A multi-cloud environment can prove to be quite a challenge without a proper plan in place before the transition. Gartenberg doesn’t believe that companies are investing heavily in multi-clouds, something that can greatly benefit them.

According to Sivasundravel, multi-cloud environments can prove to be complex with cloud interoperability. “Hiring, training and retaining a team with all the skills required to manage them will become expensive and time consuming. With cloud environments continuously evolving, vendors with their pool of certified professionals and experts can help by minimizing complexity and costs,” he says.

Pricing Remains Foggy

While the traditionally IT infrastructure had been a capital expenditure, the “pay-as-you-go” model of the cloud has transformed the way organizations run IT. One of the biggest advantages of moving to the cloud, as compared to maintaining a legacy infrastructure is the cost difference.

With cloud adoption, companies can eliminate several expenditures, allowing them to be invested elsewhere. But, Indian IT leaders have been consistently unhappy with the hidden costs and cost surprises that cloud service providers seem to spring up on them. Is the picture really that bleak?
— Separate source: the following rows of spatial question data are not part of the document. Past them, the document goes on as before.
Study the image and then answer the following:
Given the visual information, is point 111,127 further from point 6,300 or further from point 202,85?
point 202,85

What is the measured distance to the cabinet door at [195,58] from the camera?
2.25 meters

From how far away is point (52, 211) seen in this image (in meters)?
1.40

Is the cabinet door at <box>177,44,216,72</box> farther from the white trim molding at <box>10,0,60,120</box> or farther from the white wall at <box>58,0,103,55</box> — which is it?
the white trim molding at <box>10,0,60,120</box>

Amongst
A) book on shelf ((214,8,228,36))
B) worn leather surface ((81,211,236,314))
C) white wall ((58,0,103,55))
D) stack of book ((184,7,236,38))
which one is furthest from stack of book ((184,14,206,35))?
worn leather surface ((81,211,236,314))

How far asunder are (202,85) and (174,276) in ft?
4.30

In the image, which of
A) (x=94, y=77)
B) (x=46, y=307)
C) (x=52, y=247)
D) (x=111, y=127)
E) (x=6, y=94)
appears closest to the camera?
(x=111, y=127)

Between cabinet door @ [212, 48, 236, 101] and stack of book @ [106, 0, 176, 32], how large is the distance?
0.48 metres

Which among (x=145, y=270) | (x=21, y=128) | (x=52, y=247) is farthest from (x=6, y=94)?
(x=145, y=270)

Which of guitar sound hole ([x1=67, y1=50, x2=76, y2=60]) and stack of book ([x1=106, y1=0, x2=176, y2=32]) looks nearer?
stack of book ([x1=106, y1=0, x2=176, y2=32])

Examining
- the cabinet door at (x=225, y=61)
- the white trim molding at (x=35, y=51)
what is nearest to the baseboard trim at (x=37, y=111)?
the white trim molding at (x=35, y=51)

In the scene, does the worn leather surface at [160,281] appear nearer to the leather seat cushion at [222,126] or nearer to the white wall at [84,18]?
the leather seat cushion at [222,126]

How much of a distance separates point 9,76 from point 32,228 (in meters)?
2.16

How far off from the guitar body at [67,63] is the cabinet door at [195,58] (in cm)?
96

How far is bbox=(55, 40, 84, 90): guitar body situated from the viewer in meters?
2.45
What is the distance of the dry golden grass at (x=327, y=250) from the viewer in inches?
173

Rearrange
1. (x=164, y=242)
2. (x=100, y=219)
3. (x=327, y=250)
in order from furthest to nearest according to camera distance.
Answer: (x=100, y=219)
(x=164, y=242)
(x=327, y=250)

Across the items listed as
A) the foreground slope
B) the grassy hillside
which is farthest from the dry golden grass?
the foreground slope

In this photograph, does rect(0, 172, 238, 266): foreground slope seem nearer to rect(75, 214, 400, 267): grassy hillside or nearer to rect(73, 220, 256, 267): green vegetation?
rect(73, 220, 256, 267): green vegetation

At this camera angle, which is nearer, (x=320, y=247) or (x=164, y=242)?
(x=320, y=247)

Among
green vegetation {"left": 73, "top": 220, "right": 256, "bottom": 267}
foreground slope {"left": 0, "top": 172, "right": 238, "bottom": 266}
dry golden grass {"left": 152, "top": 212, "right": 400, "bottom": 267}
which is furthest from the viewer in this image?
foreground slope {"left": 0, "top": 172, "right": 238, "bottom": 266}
Sivasundravel says it’s a two-way street. “We don’t see hidden cost unless your requirements are met with the cloud offerings and the charges documented clearly. But, one needs to be more aware of the organizations’ changing needs and take a different approach to running IT to avoid cost surprises.”

He adds, “There are costs that are not generally looked at while moving to cloud like data transfer charges, VPN charges, snapshot volume cost, loss of under-utilization, data backup and business continuity.”

While cloud adoption is an inevitable course in the digital journey of any organization looking to survive and thrive, maybe cloud service providers can make the road a bit less bumpy.